▸ **Work to be completed**
Answer these questions from the football preview below.
(a) Which club did Roberto Martinez leave Swansea for?
(b) Which two players has Malky Mackay signed for Watford, and from which clubs?
(c) From which club did West Bromwich Albion sign Reuben Reid?

▸ **Source**
>> BEGIN

To hear some people talk, watching Swansea last season was like it was 1971 and Ajax were laying all before them. Jordi Gomez, apparently, is Johnny Rep and Neeskens rolled into one and Jason Scotland the living breathing incarnation of Rob Rensenbrink. Hmmm. Be that as it may, the “shock” departure of Roberto Martinez for Wigan (not Chelsea? Really? Really.) along with Scotland also to the JJB (despite Roberto promising he wouldn’t come back for any Swans players) has blown a sizeable hole in their assault on the Premiership, which apparently is their due and just desert (Alan Green says so, so it must be true).
I’m sorry. The truth is, for purely personal reasons, I have a grudge against Swansea which no amount of pretty football can assuage. Having been subjected to the violence of their fans, not just on my own account, but along with a party of primary schoolchildren I was taking on a trip to Home Park, the scars run deep. I hope you’ll forgive my clumsy sarcasm. Even so, with my ruthlessly objective hat on, I still can’t see Swansea repeating their success of last season – and a relegation battle is a distinct possibility, however much Swans fan may protest that “Gorka Pintado is better than Scotland”. Yeah, whatever.
Still sore after a bruising campaign and Brendan Rodgers’ defection to Reading, ‘Orns fans are less than optimistic about the coming season. In Malky Mackay the Watford board appear to have gone for a) the cheapest option b) the option that buys them a little bit of time with the fanbase. Nonetheless, it’s hard to see him lasting the season out: it’s not as easy to win things with kids as it used to be and although Ross Jenkins may be the dogs, it could easily be a gig too far for some of the other youngsters being bandied about as the future of Watford. Malky’s buys amount to Danny Graham from Carlisle and Scott Severin from Aberdeen, which are presumably the best he could get for his money, but if that’s it Watford fans can put the vertigo tablets away as of now.
West Bromwich Albion
The country’s premier yo-yo club, Albion need to shore up their defence if they are to challenge this season. Last time they were down here, they still managed to ship a barrowload of goals and they couldn’t have been more generous to the Prem if the back four had turned out in Santa outfits and wooly beards. Tony Mowbray’s departure for the easy life, or SPL as it’s better known has left Roberto DiMatteo to carry forward the baton and predictably he’s mainly been signing strikers – Simon Cox from Swindon and ex-Pilgrim Reuben Reid from Rotherham. Provided he can keep the rest of the squad together – especially Koren, Brunt and Greening – they’ll always be in with a shout, but that defence – oh dear, oh dear.

>> END

▸ **Supplied records**
>> BEGIN

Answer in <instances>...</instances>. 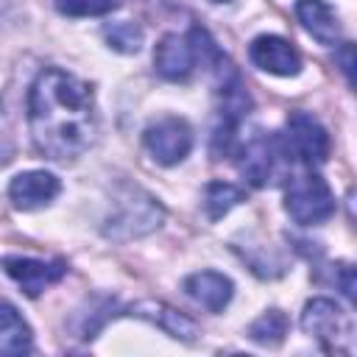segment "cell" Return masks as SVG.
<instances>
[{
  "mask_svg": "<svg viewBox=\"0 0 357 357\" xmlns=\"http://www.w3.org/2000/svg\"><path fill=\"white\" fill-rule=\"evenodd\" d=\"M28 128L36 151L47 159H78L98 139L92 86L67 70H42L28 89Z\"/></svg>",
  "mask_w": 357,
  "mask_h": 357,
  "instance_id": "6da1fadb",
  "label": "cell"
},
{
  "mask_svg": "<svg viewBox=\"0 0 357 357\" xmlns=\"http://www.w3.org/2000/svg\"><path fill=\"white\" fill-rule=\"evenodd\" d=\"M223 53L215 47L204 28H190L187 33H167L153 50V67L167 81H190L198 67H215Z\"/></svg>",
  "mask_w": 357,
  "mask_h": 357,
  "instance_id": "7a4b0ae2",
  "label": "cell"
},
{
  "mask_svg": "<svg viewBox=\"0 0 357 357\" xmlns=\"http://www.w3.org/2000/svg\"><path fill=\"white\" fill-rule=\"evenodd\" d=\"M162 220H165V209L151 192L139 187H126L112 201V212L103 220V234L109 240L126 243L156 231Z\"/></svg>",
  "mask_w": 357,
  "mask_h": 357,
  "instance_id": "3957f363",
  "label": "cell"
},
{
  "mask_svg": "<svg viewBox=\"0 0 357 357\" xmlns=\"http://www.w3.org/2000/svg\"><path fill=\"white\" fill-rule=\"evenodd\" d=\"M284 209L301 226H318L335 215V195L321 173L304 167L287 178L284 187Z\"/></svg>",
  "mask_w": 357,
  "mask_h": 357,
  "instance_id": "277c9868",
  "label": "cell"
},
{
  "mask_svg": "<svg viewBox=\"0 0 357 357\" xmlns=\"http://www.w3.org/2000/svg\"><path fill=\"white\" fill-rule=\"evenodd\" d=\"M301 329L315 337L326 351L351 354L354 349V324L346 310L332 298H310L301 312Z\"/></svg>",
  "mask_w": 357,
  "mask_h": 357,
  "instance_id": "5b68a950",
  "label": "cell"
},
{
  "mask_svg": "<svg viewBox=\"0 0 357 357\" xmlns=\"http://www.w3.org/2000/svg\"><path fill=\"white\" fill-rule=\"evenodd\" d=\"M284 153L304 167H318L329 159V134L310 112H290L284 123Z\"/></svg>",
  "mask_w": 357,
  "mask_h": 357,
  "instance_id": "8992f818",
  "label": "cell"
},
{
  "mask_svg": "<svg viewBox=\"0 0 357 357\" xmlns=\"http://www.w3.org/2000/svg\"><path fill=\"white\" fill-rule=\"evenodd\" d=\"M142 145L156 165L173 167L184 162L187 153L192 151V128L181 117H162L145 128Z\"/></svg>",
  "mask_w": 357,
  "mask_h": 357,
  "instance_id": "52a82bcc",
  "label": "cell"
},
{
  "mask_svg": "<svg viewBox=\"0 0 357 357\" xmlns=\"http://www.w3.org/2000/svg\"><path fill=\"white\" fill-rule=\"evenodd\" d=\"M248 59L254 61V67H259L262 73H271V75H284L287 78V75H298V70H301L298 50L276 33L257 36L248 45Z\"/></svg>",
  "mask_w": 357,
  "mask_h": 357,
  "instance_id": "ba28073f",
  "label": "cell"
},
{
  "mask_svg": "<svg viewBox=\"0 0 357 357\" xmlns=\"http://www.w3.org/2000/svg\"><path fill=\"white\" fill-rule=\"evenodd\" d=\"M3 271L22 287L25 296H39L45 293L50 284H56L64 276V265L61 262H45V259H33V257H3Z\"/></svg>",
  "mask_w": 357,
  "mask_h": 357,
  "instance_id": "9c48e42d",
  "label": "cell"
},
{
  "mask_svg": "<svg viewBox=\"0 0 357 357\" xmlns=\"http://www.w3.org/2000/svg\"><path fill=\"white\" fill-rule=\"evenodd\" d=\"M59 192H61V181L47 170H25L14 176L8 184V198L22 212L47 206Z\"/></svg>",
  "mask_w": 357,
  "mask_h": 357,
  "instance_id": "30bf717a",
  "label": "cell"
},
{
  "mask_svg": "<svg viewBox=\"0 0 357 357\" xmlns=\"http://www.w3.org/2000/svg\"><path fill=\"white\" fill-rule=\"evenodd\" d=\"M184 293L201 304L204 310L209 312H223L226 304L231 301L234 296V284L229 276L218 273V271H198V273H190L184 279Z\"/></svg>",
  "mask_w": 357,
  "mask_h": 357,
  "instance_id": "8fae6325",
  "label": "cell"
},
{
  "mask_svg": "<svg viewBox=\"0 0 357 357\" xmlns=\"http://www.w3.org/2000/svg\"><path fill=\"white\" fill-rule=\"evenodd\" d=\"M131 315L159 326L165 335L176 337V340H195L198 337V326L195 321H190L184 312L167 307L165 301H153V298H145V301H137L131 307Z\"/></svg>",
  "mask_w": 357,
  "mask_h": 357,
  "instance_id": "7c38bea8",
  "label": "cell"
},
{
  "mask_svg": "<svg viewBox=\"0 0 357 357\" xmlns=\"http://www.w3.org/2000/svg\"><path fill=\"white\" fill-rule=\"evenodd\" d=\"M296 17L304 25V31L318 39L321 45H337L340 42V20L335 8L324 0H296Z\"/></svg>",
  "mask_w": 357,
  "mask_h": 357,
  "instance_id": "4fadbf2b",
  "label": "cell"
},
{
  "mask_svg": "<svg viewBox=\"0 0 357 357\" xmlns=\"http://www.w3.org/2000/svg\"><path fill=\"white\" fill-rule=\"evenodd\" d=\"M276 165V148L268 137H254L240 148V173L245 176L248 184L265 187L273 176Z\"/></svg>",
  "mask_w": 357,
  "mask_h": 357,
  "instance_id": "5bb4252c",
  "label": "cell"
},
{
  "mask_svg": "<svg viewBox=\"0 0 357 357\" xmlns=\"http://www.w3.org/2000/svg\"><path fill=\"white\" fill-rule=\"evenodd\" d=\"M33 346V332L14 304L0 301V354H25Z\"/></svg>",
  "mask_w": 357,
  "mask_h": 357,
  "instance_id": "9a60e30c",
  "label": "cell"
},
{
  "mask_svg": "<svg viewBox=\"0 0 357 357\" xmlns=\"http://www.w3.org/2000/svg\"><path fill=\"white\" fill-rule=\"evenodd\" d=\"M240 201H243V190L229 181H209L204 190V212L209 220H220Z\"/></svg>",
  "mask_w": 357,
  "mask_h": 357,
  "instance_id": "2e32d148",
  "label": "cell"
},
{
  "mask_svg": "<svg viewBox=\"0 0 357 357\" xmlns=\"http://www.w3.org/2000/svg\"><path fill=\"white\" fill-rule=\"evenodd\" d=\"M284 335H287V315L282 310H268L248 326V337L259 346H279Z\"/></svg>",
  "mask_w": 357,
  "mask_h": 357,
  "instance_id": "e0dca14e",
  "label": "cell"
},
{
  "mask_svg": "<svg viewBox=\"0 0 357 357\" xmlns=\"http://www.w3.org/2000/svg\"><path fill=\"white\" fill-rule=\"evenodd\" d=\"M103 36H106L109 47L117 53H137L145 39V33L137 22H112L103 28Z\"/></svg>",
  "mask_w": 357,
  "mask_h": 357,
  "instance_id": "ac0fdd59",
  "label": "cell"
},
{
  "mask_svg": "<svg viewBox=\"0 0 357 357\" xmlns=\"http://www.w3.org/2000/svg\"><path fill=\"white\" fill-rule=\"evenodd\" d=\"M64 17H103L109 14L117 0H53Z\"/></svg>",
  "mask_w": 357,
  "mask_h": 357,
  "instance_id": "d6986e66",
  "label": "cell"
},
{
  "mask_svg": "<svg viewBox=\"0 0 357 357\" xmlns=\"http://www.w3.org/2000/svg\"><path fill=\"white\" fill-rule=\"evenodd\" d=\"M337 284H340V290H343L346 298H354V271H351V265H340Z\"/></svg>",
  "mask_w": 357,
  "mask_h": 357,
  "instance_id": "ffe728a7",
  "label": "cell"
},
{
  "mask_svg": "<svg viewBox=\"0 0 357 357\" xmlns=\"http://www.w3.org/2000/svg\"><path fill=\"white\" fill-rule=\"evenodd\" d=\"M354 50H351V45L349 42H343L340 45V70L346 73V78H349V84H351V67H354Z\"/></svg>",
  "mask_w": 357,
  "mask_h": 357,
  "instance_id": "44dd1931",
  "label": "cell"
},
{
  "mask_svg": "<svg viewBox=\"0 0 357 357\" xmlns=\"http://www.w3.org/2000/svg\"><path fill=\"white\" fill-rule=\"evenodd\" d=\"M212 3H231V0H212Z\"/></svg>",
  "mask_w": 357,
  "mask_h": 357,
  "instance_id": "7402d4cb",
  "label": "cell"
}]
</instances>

>> END

▸ **Output below**
(a) Wigan.
(b) Danny Graham from Carlisle and Scott Severin from Aberdeen.
(c) Rotherham.